Embodiments of the present disclosure can include a system for generating steam. The system can include a direct steam generator configured to generate saturated steam and combustion exhaust constituents from feedwater. An advanced high heat transfer close coupled heat exchanger can be fluidly coupled to the direct steam generator. The close coupled heat exchanger can be configured to route the saturated steam and combustion exhaust constituents through a condenser portion of the close coupled heat exchanger via a condenser side steam conduit and configured to condense the saturated steam to form a condensate. A pressure reducing device can be located downstream of the close coupled heat exchanger condenser and fluidly coupled with a condenser side condensate conduit of the close coupled heat exchanger. A low pressure separation tank and water return system can be fluidly coupled to the pressure reducing device via an expansion conduit. The low pressure separation tank and water return system can be configured to separate the combustion exhaust constituents from the condensate. An evaporator portion of the advanced high heat transfer close coupled heat exchanger can be fluidly coupled with the separation tank and water return system via an evaporator side condensate conduit. The evaporator portion is configured to evaporate the condensate from the separation tank and water return system via heat transfer between the condenser portion and evaporator portion of the advanced high heat transfer close coupled heat exchanger to form steam.

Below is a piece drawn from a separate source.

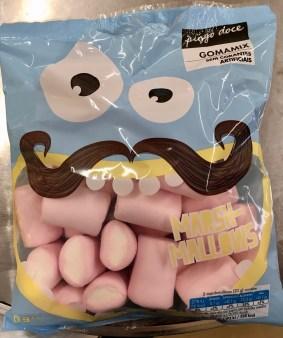 Hübsche Marshmallow-Tüte von Pingo Doce / Pipoca - gefunden in Portugal.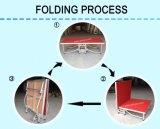 屋外の使用の折る段階の移動式結婚式の段階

FIG. 1 depicts a simplified schematic representation of a dirty water, direct steam generation and convaporator system, in accordance with embodiments of the present disclosure.

FIG. 2 depicts a close coupled high heat transfer exchanger element, in accordance with embodiments of the present disclosure.

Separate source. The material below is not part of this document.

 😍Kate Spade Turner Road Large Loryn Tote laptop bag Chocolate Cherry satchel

FIG. 3 depicts a convaporator assembly that employs the close coupled high heat transfer exchange element depicted in FIG. 2, in accordance with embodiments of the present disclosure.

FIG. 4 depicts the convaporator heat exchange element of FIG. 3, in accordance with embodiments of the present disclosure.

Embodiments of the present disclosure can include a system, method, and apparatus comprising a direct steam generator configured to generate saturated or super-heated steam and combustion exhaust constituents. The system, apparatus and method, in a preferred embodiment, can include a Direct Steam Generation (DSG) unit. A preferred embodiment can include a Zero Liquid Discharge (ZLD), a Zero Waste and a Zero Greenhouse Gas generation system, apparatus and method. Embodiments of the present disclosure can produce a steam product, which can be used in any steam application, but is particularly well suited for Steam Assist Gravity Drain (SAGD) heavy oil applications. CO2 and exhaust constituents can be separated from the steam product and, in some embodiments, sequestered.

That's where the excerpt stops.